Production serving paths (vLLM's Kimi-K25 model executor) bypass the HF
custom modeling init and construct the vision tower differently, so this
bug is invisible at serving time but blocks transformers-based workflows
like ModelOpt NVFP4 quantization and HF-native fine-tuning.
Identical fix already merged in Kimi-K2.5 PR #91 (by @katuni4ka , approved
by @fxmarty-amd ). This mirrors it to K2.6 byte-for-byte.
Minimal repro:
from transformers import AutoModelForCausalLM
AutoModelForCausalLM.from_pretrained(
"moonshotai/Kimi-K2.6", trust_remote_code=True, torch_dtype="auto",
)
thanks for your contribution!
@bdellabe @ace-coreweave Hi, I've also added some code to fix the weight initialization issue. AutoModelForCausalLM.from_pretrained now works on my end.
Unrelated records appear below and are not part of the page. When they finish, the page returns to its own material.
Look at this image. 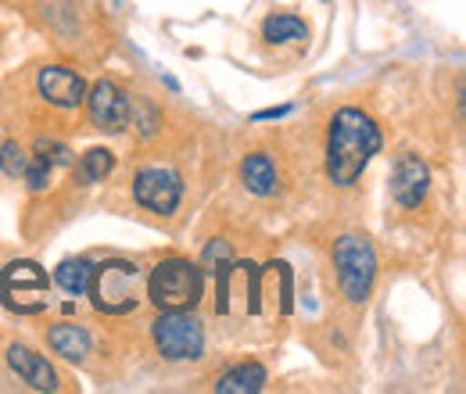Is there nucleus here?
Instances as JSON below:
<instances>
[{"mask_svg": "<svg viewBox=\"0 0 466 394\" xmlns=\"http://www.w3.org/2000/svg\"><path fill=\"white\" fill-rule=\"evenodd\" d=\"M284 115H291V105H284V108H266V112H255L251 118H255V122H266V118H284Z\"/></svg>", "mask_w": 466, "mask_h": 394, "instance_id": "nucleus-23", "label": "nucleus"}, {"mask_svg": "<svg viewBox=\"0 0 466 394\" xmlns=\"http://www.w3.org/2000/svg\"><path fill=\"white\" fill-rule=\"evenodd\" d=\"M22 179L29 183V190H36V194H40V190H47V183H51V166H47L44 158H36V155H33V158H29V169H25Z\"/></svg>", "mask_w": 466, "mask_h": 394, "instance_id": "nucleus-22", "label": "nucleus"}, {"mask_svg": "<svg viewBox=\"0 0 466 394\" xmlns=\"http://www.w3.org/2000/svg\"><path fill=\"white\" fill-rule=\"evenodd\" d=\"M7 366L33 388V391H58V373L51 369V362L44 355H36L25 344H11L7 348Z\"/></svg>", "mask_w": 466, "mask_h": 394, "instance_id": "nucleus-11", "label": "nucleus"}, {"mask_svg": "<svg viewBox=\"0 0 466 394\" xmlns=\"http://www.w3.org/2000/svg\"><path fill=\"white\" fill-rule=\"evenodd\" d=\"M36 86H40V97H44L47 105H55V108H79L83 97H86L83 76L72 72V68H65V65H47V68L40 72Z\"/></svg>", "mask_w": 466, "mask_h": 394, "instance_id": "nucleus-9", "label": "nucleus"}, {"mask_svg": "<svg viewBox=\"0 0 466 394\" xmlns=\"http://www.w3.org/2000/svg\"><path fill=\"white\" fill-rule=\"evenodd\" d=\"M0 169H4V176H11V179H22L25 169H29V155H25L15 140H7V144L0 147Z\"/></svg>", "mask_w": 466, "mask_h": 394, "instance_id": "nucleus-19", "label": "nucleus"}, {"mask_svg": "<svg viewBox=\"0 0 466 394\" xmlns=\"http://www.w3.org/2000/svg\"><path fill=\"white\" fill-rule=\"evenodd\" d=\"M262 388H266V369L258 362L233 366L230 373H223L216 380V391L219 394H258Z\"/></svg>", "mask_w": 466, "mask_h": 394, "instance_id": "nucleus-14", "label": "nucleus"}, {"mask_svg": "<svg viewBox=\"0 0 466 394\" xmlns=\"http://www.w3.org/2000/svg\"><path fill=\"white\" fill-rule=\"evenodd\" d=\"M86 112H90V122L105 133H122L129 126V94L112 83V79H101L86 90Z\"/></svg>", "mask_w": 466, "mask_h": 394, "instance_id": "nucleus-8", "label": "nucleus"}, {"mask_svg": "<svg viewBox=\"0 0 466 394\" xmlns=\"http://www.w3.org/2000/svg\"><path fill=\"white\" fill-rule=\"evenodd\" d=\"M266 44H291V40H309V25L294 15H269L262 25Z\"/></svg>", "mask_w": 466, "mask_h": 394, "instance_id": "nucleus-15", "label": "nucleus"}, {"mask_svg": "<svg viewBox=\"0 0 466 394\" xmlns=\"http://www.w3.org/2000/svg\"><path fill=\"white\" fill-rule=\"evenodd\" d=\"M47 294H51V280L36 262H11L0 273V301L18 312V316H36L47 308Z\"/></svg>", "mask_w": 466, "mask_h": 394, "instance_id": "nucleus-5", "label": "nucleus"}, {"mask_svg": "<svg viewBox=\"0 0 466 394\" xmlns=\"http://www.w3.org/2000/svg\"><path fill=\"white\" fill-rule=\"evenodd\" d=\"M384 136L377 129V122L359 108H341L330 118V140H327V176L338 187L359 183V176L373 162V155H380Z\"/></svg>", "mask_w": 466, "mask_h": 394, "instance_id": "nucleus-1", "label": "nucleus"}, {"mask_svg": "<svg viewBox=\"0 0 466 394\" xmlns=\"http://www.w3.org/2000/svg\"><path fill=\"white\" fill-rule=\"evenodd\" d=\"M47 344L55 348V355L68 359V362H83L90 355V334L86 327L79 323H58L51 334H47Z\"/></svg>", "mask_w": 466, "mask_h": 394, "instance_id": "nucleus-12", "label": "nucleus"}, {"mask_svg": "<svg viewBox=\"0 0 466 394\" xmlns=\"http://www.w3.org/2000/svg\"><path fill=\"white\" fill-rule=\"evenodd\" d=\"M227 266H230V244L227 240H212L205 248V269L208 273H223Z\"/></svg>", "mask_w": 466, "mask_h": 394, "instance_id": "nucleus-21", "label": "nucleus"}, {"mask_svg": "<svg viewBox=\"0 0 466 394\" xmlns=\"http://www.w3.org/2000/svg\"><path fill=\"white\" fill-rule=\"evenodd\" d=\"M155 344H158L162 359H169V362L201 359L205 330L190 312H162L158 323H155Z\"/></svg>", "mask_w": 466, "mask_h": 394, "instance_id": "nucleus-6", "label": "nucleus"}, {"mask_svg": "<svg viewBox=\"0 0 466 394\" xmlns=\"http://www.w3.org/2000/svg\"><path fill=\"white\" fill-rule=\"evenodd\" d=\"M112 169H116V155H112L108 147H94V151H86V155H83V166H79L83 179H90V183H101Z\"/></svg>", "mask_w": 466, "mask_h": 394, "instance_id": "nucleus-17", "label": "nucleus"}, {"mask_svg": "<svg viewBox=\"0 0 466 394\" xmlns=\"http://www.w3.org/2000/svg\"><path fill=\"white\" fill-rule=\"evenodd\" d=\"M129 122H133L144 136H151V133L162 126V115H158V108H155L147 97H129Z\"/></svg>", "mask_w": 466, "mask_h": 394, "instance_id": "nucleus-18", "label": "nucleus"}, {"mask_svg": "<svg viewBox=\"0 0 466 394\" xmlns=\"http://www.w3.org/2000/svg\"><path fill=\"white\" fill-rule=\"evenodd\" d=\"M240 179H244V187H248L255 197H269V194H277V166H273V158L262 155V151L244 158Z\"/></svg>", "mask_w": 466, "mask_h": 394, "instance_id": "nucleus-13", "label": "nucleus"}, {"mask_svg": "<svg viewBox=\"0 0 466 394\" xmlns=\"http://www.w3.org/2000/svg\"><path fill=\"white\" fill-rule=\"evenodd\" d=\"M36 158H44L47 166H72V151L58 140H36Z\"/></svg>", "mask_w": 466, "mask_h": 394, "instance_id": "nucleus-20", "label": "nucleus"}, {"mask_svg": "<svg viewBox=\"0 0 466 394\" xmlns=\"http://www.w3.org/2000/svg\"><path fill=\"white\" fill-rule=\"evenodd\" d=\"M431 190V169L416 158V155H402L395 162V172H391V194L402 208H416Z\"/></svg>", "mask_w": 466, "mask_h": 394, "instance_id": "nucleus-10", "label": "nucleus"}, {"mask_svg": "<svg viewBox=\"0 0 466 394\" xmlns=\"http://www.w3.org/2000/svg\"><path fill=\"white\" fill-rule=\"evenodd\" d=\"M334 269L338 283L351 305H362L377 280V251L362 233H345L334 240Z\"/></svg>", "mask_w": 466, "mask_h": 394, "instance_id": "nucleus-3", "label": "nucleus"}, {"mask_svg": "<svg viewBox=\"0 0 466 394\" xmlns=\"http://www.w3.org/2000/svg\"><path fill=\"white\" fill-rule=\"evenodd\" d=\"M140 280L144 273L133 262H105L90 273L86 294L94 298V308L105 316H126L140 301Z\"/></svg>", "mask_w": 466, "mask_h": 394, "instance_id": "nucleus-4", "label": "nucleus"}, {"mask_svg": "<svg viewBox=\"0 0 466 394\" xmlns=\"http://www.w3.org/2000/svg\"><path fill=\"white\" fill-rule=\"evenodd\" d=\"M201 290H205V273L187 258H166L162 266H155L147 280V298L162 312H190L201 301Z\"/></svg>", "mask_w": 466, "mask_h": 394, "instance_id": "nucleus-2", "label": "nucleus"}, {"mask_svg": "<svg viewBox=\"0 0 466 394\" xmlns=\"http://www.w3.org/2000/svg\"><path fill=\"white\" fill-rule=\"evenodd\" d=\"M90 273H94V266L86 258H68V262H61L58 269H55V283L65 294H86Z\"/></svg>", "mask_w": 466, "mask_h": 394, "instance_id": "nucleus-16", "label": "nucleus"}, {"mask_svg": "<svg viewBox=\"0 0 466 394\" xmlns=\"http://www.w3.org/2000/svg\"><path fill=\"white\" fill-rule=\"evenodd\" d=\"M133 197L155 216H173L183 197V176L169 166H147L133 179Z\"/></svg>", "mask_w": 466, "mask_h": 394, "instance_id": "nucleus-7", "label": "nucleus"}]
</instances>
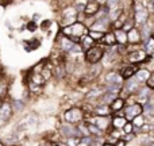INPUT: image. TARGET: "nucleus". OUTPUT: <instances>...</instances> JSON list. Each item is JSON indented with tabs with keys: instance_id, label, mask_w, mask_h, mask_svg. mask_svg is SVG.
<instances>
[{
	"instance_id": "obj_1",
	"label": "nucleus",
	"mask_w": 154,
	"mask_h": 146,
	"mask_svg": "<svg viewBox=\"0 0 154 146\" xmlns=\"http://www.w3.org/2000/svg\"><path fill=\"white\" fill-rule=\"evenodd\" d=\"M88 34V27L81 22H75L69 26H64L62 29V35L72 39L75 43H80L81 39Z\"/></svg>"
},
{
	"instance_id": "obj_2",
	"label": "nucleus",
	"mask_w": 154,
	"mask_h": 146,
	"mask_svg": "<svg viewBox=\"0 0 154 146\" xmlns=\"http://www.w3.org/2000/svg\"><path fill=\"white\" fill-rule=\"evenodd\" d=\"M134 48L130 49V50L127 51V54H126V57H127V61L130 62V64H141V62H145L147 60V57H149V54L146 53V50L145 49H141V48H137V43H134Z\"/></svg>"
},
{
	"instance_id": "obj_3",
	"label": "nucleus",
	"mask_w": 154,
	"mask_h": 146,
	"mask_svg": "<svg viewBox=\"0 0 154 146\" xmlns=\"http://www.w3.org/2000/svg\"><path fill=\"white\" fill-rule=\"evenodd\" d=\"M104 57V48L103 46H99V45H93L91 49H88L85 51V61L88 64H97L101 58Z\"/></svg>"
},
{
	"instance_id": "obj_4",
	"label": "nucleus",
	"mask_w": 154,
	"mask_h": 146,
	"mask_svg": "<svg viewBox=\"0 0 154 146\" xmlns=\"http://www.w3.org/2000/svg\"><path fill=\"white\" fill-rule=\"evenodd\" d=\"M84 114L85 112L80 108H70L68 111H65V114H64L65 122L72 123V125H79L80 122L84 120Z\"/></svg>"
},
{
	"instance_id": "obj_5",
	"label": "nucleus",
	"mask_w": 154,
	"mask_h": 146,
	"mask_svg": "<svg viewBox=\"0 0 154 146\" xmlns=\"http://www.w3.org/2000/svg\"><path fill=\"white\" fill-rule=\"evenodd\" d=\"M134 19H135V24L142 26L149 20V12L142 4H134Z\"/></svg>"
},
{
	"instance_id": "obj_6",
	"label": "nucleus",
	"mask_w": 154,
	"mask_h": 146,
	"mask_svg": "<svg viewBox=\"0 0 154 146\" xmlns=\"http://www.w3.org/2000/svg\"><path fill=\"white\" fill-rule=\"evenodd\" d=\"M60 134L62 137H65V138H70V137H80V138H82L80 130L77 129V125H72V123H68V122H65L61 126Z\"/></svg>"
},
{
	"instance_id": "obj_7",
	"label": "nucleus",
	"mask_w": 154,
	"mask_h": 146,
	"mask_svg": "<svg viewBox=\"0 0 154 146\" xmlns=\"http://www.w3.org/2000/svg\"><path fill=\"white\" fill-rule=\"evenodd\" d=\"M142 112H143V107H142V104L134 103V104H131V106H127V107H126V110H125V116H126V119L130 122V120H133L135 116L141 115Z\"/></svg>"
},
{
	"instance_id": "obj_8",
	"label": "nucleus",
	"mask_w": 154,
	"mask_h": 146,
	"mask_svg": "<svg viewBox=\"0 0 154 146\" xmlns=\"http://www.w3.org/2000/svg\"><path fill=\"white\" fill-rule=\"evenodd\" d=\"M12 115V104L8 101H3L0 104V125L5 123Z\"/></svg>"
},
{
	"instance_id": "obj_9",
	"label": "nucleus",
	"mask_w": 154,
	"mask_h": 146,
	"mask_svg": "<svg viewBox=\"0 0 154 146\" xmlns=\"http://www.w3.org/2000/svg\"><path fill=\"white\" fill-rule=\"evenodd\" d=\"M100 8H101V4L97 2V0H91V2H88L87 4H85L84 14H85V16H88V18H92V16H95L96 14L100 11Z\"/></svg>"
},
{
	"instance_id": "obj_10",
	"label": "nucleus",
	"mask_w": 154,
	"mask_h": 146,
	"mask_svg": "<svg viewBox=\"0 0 154 146\" xmlns=\"http://www.w3.org/2000/svg\"><path fill=\"white\" fill-rule=\"evenodd\" d=\"M139 70V67L137 64H130V65H126V67L122 68L120 70V76H122L123 80H128L131 79L133 76H135Z\"/></svg>"
},
{
	"instance_id": "obj_11",
	"label": "nucleus",
	"mask_w": 154,
	"mask_h": 146,
	"mask_svg": "<svg viewBox=\"0 0 154 146\" xmlns=\"http://www.w3.org/2000/svg\"><path fill=\"white\" fill-rule=\"evenodd\" d=\"M126 106V99H123L122 96H116L114 100L109 103V108H111V112H118L120 110H123Z\"/></svg>"
},
{
	"instance_id": "obj_12",
	"label": "nucleus",
	"mask_w": 154,
	"mask_h": 146,
	"mask_svg": "<svg viewBox=\"0 0 154 146\" xmlns=\"http://www.w3.org/2000/svg\"><path fill=\"white\" fill-rule=\"evenodd\" d=\"M153 34V24H150L149 22L143 23L141 26V41L142 42H146Z\"/></svg>"
},
{
	"instance_id": "obj_13",
	"label": "nucleus",
	"mask_w": 154,
	"mask_h": 146,
	"mask_svg": "<svg viewBox=\"0 0 154 146\" xmlns=\"http://www.w3.org/2000/svg\"><path fill=\"white\" fill-rule=\"evenodd\" d=\"M128 120L126 119V116H120V115H116V116L112 118V122H111V126L114 129H119V130H123V127L126 126Z\"/></svg>"
},
{
	"instance_id": "obj_14",
	"label": "nucleus",
	"mask_w": 154,
	"mask_h": 146,
	"mask_svg": "<svg viewBox=\"0 0 154 146\" xmlns=\"http://www.w3.org/2000/svg\"><path fill=\"white\" fill-rule=\"evenodd\" d=\"M123 81L122 76L120 73H115V72H111L107 74V84L109 85H120Z\"/></svg>"
},
{
	"instance_id": "obj_15",
	"label": "nucleus",
	"mask_w": 154,
	"mask_h": 146,
	"mask_svg": "<svg viewBox=\"0 0 154 146\" xmlns=\"http://www.w3.org/2000/svg\"><path fill=\"white\" fill-rule=\"evenodd\" d=\"M115 38H116V43H120V45H126L128 42V38H127V33L122 29H118L114 31Z\"/></svg>"
},
{
	"instance_id": "obj_16",
	"label": "nucleus",
	"mask_w": 154,
	"mask_h": 146,
	"mask_svg": "<svg viewBox=\"0 0 154 146\" xmlns=\"http://www.w3.org/2000/svg\"><path fill=\"white\" fill-rule=\"evenodd\" d=\"M126 87H125V89L127 91L128 93H134V92H137V91L139 89V81L138 80H135V79H128V80H126Z\"/></svg>"
},
{
	"instance_id": "obj_17",
	"label": "nucleus",
	"mask_w": 154,
	"mask_h": 146,
	"mask_svg": "<svg viewBox=\"0 0 154 146\" xmlns=\"http://www.w3.org/2000/svg\"><path fill=\"white\" fill-rule=\"evenodd\" d=\"M60 45H61V49L64 51H68L69 53L70 50L73 49V46L76 45L75 42H73L72 39H69L68 37H65V35H62V38H61V41H60Z\"/></svg>"
},
{
	"instance_id": "obj_18",
	"label": "nucleus",
	"mask_w": 154,
	"mask_h": 146,
	"mask_svg": "<svg viewBox=\"0 0 154 146\" xmlns=\"http://www.w3.org/2000/svg\"><path fill=\"white\" fill-rule=\"evenodd\" d=\"M127 38H128V42L130 43H139L141 42V33L134 27V29H131L130 31L127 33Z\"/></svg>"
},
{
	"instance_id": "obj_19",
	"label": "nucleus",
	"mask_w": 154,
	"mask_h": 146,
	"mask_svg": "<svg viewBox=\"0 0 154 146\" xmlns=\"http://www.w3.org/2000/svg\"><path fill=\"white\" fill-rule=\"evenodd\" d=\"M95 114L97 116H107V115L111 114V108H109V104H100L99 107L95 108Z\"/></svg>"
},
{
	"instance_id": "obj_20",
	"label": "nucleus",
	"mask_w": 154,
	"mask_h": 146,
	"mask_svg": "<svg viewBox=\"0 0 154 146\" xmlns=\"http://www.w3.org/2000/svg\"><path fill=\"white\" fill-rule=\"evenodd\" d=\"M103 41L107 46H115L116 45V38H115V34L114 33H104V37H103Z\"/></svg>"
},
{
	"instance_id": "obj_21",
	"label": "nucleus",
	"mask_w": 154,
	"mask_h": 146,
	"mask_svg": "<svg viewBox=\"0 0 154 146\" xmlns=\"http://www.w3.org/2000/svg\"><path fill=\"white\" fill-rule=\"evenodd\" d=\"M80 45H81V49H82V50H85V51H87L88 49H91L93 45H95V41H93L92 38H91L89 35L87 34V35H85V37L81 39V42H80Z\"/></svg>"
},
{
	"instance_id": "obj_22",
	"label": "nucleus",
	"mask_w": 154,
	"mask_h": 146,
	"mask_svg": "<svg viewBox=\"0 0 154 146\" xmlns=\"http://www.w3.org/2000/svg\"><path fill=\"white\" fill-rule=\"evenodd\" d=\"M135 26H137V24H135V19H134V16H133L131 19H130V18H127V20H126L125 23H123L122 30H125L126 33H128L131 29H134Z\"/></svg>"
},
{
	"instance_id": "obj_23",
	"label": "nucleus",
	"mask_w": 154,
	"mask_h": 146,
	"mask_svg": "<svg viewBox=\"0 0 154 146\" xmlns=\"http://www.w3.org/2000/svg\"><path fill=\"white\" fill-rule=\"evenodd\" d=\"M88 35L92 38L93 41H101L104 37V31H97V30H89Z\"/></svg>"
},
{
	"instance_id": "obj_24",
	"label": "nucleus",
	"mask_w": 154,
	"mask_h": 146,
	"mask_svg": "<svg viewBox=\"0 0 154 146\" xmlns=\"http://www.w3.org/2000/svg\"><path fill=\"white\" fill-rule=\"evenodd\" d=\"M143 43H145L143 49L146 50V53L147 54H153L154 53V38L150 37L149 39H147L146 42H143Z\"/></svg>"
},
{
	"instance_id": "obj_25",
	"label": "nucleus",
	"mask_w": 154,
	"mask_h": 146,
	"mask_svg": "<svg viewBox=\"0 0 154 146\" xmlns=\"http://www.w3.org/2000/svg\"><path fill=\"white\" fill-rule=\"evenodd\" d=\"M145 123H146V119H145V116H142V114L138 115V116H135L133 119V126L137 127V129H141Z\"/></svg>"
},
{
	"instance_id": "obj_26",
	"label": "nucleus",
	"mask_w": 154,
	"mask_h": 146,
	"mask_svg": "<svg viewBox=\"0 0 154 146\" xmlns=\"http://www.w3.org/2000/svg\"><path fill=\"white\" fill-rule=\"evenodd\" d=\"M80 144H81V138H80V137H70V138H66L68 146H77Z\"/></svg>"
},
{
	"instance_id": "obj_27",
	"label": "nucleus",
	"mask_w": 154,
	"mask_h": 146,
	"mask_svg": "<svg viewBox=\"0 0 154 146\" xmlns=\"http://www.w3.org/2000/svg\"><path fill=\"white\" fill-rule=\"evenodd\" d=\"M146 87L149 88V89H154V72L149 74V77L146 79Z\"/></svg>"
},
{
	"instance_id": "obj_28",
	"label": "nucleus",
	"mask_w": 154,
	"mask_h": 146,
	"mask_svg": "<svg viewBox=\"0 0 154 146\" xmlns=\"http://www.w3.org/2000/svg\"><path fill=\"white\" fill-rule=\"evenodd\" d=\"M120 0H107L106 2V5L109 8V10H114V8H116L118 5H119Z\"/></svg>"
},
{
	"instance_id": "obj_29",
	"label": "nucleus",
	"mask_w": 154,
	"mask_h": 146,
	"mask_svg": "<svg viewBox=\"0 0 154 146\" xmlns=\"http://www.w3.org/2000/svg\"><path fill=\"white\" fill-rule=\"evenodd\" d=\"M23 106H24V104H23V103H20V101H18V100L12 101V110L15 108V111H19L20 108H23Z\"/></svg>"
},
{
	"instance_id": "obj_30",
	"label": "nucleus",
	"mask_w": 154,
	"mask_h": 146,
	"mask_svg": "<svg viewBox=\"0 0 154 146\" xmlns=\"http://www.w3.org/2000/svg\"><path fill=\"white\" fill-rule=\"evenodd\" d=\"M37 29H38V26H37L35 22H30V23H27V30H30V31H35Z\"/></svg>"
},
{
	"instance_id": "obj_31",
	"label": "nucleus",
	"mask_w": 154,
	"mask_h": 146,
	"mask_svg": "<svg viewBox=\"0 0 154 146\" xmlns=\"http://www.w3.org/2000/svg\"><path fill=\"white\" fill-rule=\"evenodd\" d=\"M50 23H51L50 20H43V22H42V24H41L42 30H49V29H50Z\"/></svg>"
},
{
	"instance_id": "obj_32",
	"label": "nucleus",
	"mask_w": 154,
	"mask_h": 146,
	"mask_svg": "<svg viewBox=\"0 0 154 146\" xmlns=\"http://www.w3.org/2000/svg\"><path fill=\"white\" fill-rule=\"evenodd\" d=\"M114 146H126V141L123 138H119V139H115V145Z\"/></svg>"
},
{
	"instance_id": "obj_33",
	"label": "nucleus",
	"mask_w": 154,
	"mask_h": 146,
	"mask_svg": "<svg viewBox=\"0 0 154 146\" xmlns=\"http://www.w3.org/2000/svg\"><path fill=\"white\" fill-rule=\"evenodd\" d=\"M101 146H114V145H112V144H108V142H104V144L101 145Z\"/></svg>"
},
{
	"instance_id": "obj_34",
	"label": "nucleus",
	"mask_w": 154,
	"mask_h": 146,
	"mask_svg": "<svg viewBox=\"0 0 154 146\" xmlns=\"http://www.w3.org/2000/svg\"><path fill=\"white\" fill-rule=\"evenodd\" d=\"M0 146H4V144H2V142H0Z\"/></svg>"
},
{
	"instance_id": "obj_35",
	"label": "nucleus",
	"mask_w": 154,
	"mask_h": 146,
	"mask_svg": "<svg viewBox=\"0 0 154 146\" xmlns=\"http://www.w3.org/2000/svg\"><path fill=\"white\" fill-rule=\"evenodd\" d=\"M152 38H154V34H152Z\"/></svg>"
},
{
	"instance_id": "obj_36",
	"label": "nucleus",
	"mask_w": 154,
	"mask_h": 146,
	"mask_svg": "<svg viewBox=\"0 0 154 146\" xmlns=\"http://www.w3.org/2000/svg\"><path fill=\"white\" fill-rule=\"evenodd\" d=\"M12 146H18V145H12Z\"/></svg>"
}]
</instances>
However, this doesn't mean transformers inference is fully supported — if you plan to implement Kimi k2.6 inference in other frameworks, please mainly refer to the vLLM/SGLang implementation.
@bigmoyan Any plan to have compatibility with Transformers v5?
File "/root/.cache/huggingface/modules/transformers_modules/moonshotai/Kimi_hyphen_K2_dot_6/2755962d07cb42aa2d988a35bcb65cd4a9c2de82/modeling_deepseek.py", line 47, in <module>
from transformers.utils.import_utils import is_torch_fx_available
ImportError: cannot import name 'is_torch_fx_available' from 'transformers.utils.import_utils' (/usr/local/lib/python3.12/dist-packages/transformers/utils/import_utils.py). Did you mean: 'is_torch_available'?